De ahí salía un único vencedor (las guerras civiles del extremarcado no habían resuelto el uso conveniente del lenguaje inclusivo, ora en femenino, ora en masculino, como tampoco tuvo éxito la neolengua sintética denominada ‘persona’ que pretendía ser perfectamente equitativa, así que no existirían avances en otros ámbitos relacionados con la igualdad, mucho menos urgentes, hasta que no se solucionara esto) que pasaba a formar parte del programa de promoción Supervivientes, emitido también por Instagram. Él y otros influencers combatían (siempre a muerte) por un perfil en Facebook con 50 000 amigos de partida y por la presidencia del Gobierno. El tuit adecuado podía llevarte a ser presidente en menos de seis meses, el plazo en que se producía su renovación. Ningún político era capaz de aguantar más tiempo sin corromperse.

5/3/18

catedrales de cera en miniatura ignoradas por todos

Esta noche he conseguido traspasar las puertas de una pequeña catedral construida en las profundidades de algún voivodato polaco. Un viejo secreto europeo. Avanzaba por la planta central como transportado en una esfera de ámbar sin poder escuchar el bullicio de la gente, abrumado por las caras y los brazos y las cabezas. Por las estatuas, las bóvedas, los santos y las arcadas.

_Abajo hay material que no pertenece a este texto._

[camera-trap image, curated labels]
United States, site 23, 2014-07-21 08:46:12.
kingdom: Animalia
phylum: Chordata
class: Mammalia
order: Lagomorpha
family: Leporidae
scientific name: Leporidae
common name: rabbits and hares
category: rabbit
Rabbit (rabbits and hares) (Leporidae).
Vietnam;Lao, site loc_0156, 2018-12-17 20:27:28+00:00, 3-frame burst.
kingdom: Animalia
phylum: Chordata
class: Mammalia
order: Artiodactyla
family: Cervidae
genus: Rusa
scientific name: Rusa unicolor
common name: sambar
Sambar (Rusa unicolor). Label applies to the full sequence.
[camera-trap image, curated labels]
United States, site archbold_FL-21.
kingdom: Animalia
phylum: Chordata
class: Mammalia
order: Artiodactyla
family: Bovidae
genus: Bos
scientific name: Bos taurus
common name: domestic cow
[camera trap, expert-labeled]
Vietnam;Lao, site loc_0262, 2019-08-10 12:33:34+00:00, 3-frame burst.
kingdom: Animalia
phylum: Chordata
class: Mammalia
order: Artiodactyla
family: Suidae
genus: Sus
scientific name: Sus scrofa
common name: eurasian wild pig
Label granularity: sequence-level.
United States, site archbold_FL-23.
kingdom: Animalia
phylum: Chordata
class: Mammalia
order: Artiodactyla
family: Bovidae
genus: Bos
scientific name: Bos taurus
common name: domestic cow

Poseía esta catedral unos mecanismos dispuestos a lo largo de las naves laterales, de manera que dejaban caer desde lo alto gruesos hilos de cera tibia. La cera descendía, el aire frío del templo la solidificaba y al tocar el suelo iba tomando la forma de la catedral. Reproducciones exactas, cada minúsculo detalle replicado a escala, distribuidas longitudinalmente sobre las losas de mármol.

Yo estaba debajo de uno de los dispositivos y una catedral de cera en miniatura ha brotado en mis manos. Tenía calientes las manos, la miniatura se deshacía. He ido a buscar a los demás, pero cuando los he encontrado ya no quedaba nada, magma blanco fundiéndose entre los dedos. Algunos no me han creído (ni siquiera se reían). La mayoría lo ha hecho, pero ya era muy tarde y estaban muy cansados, querían irse a dormir y a soñar con otras cosas.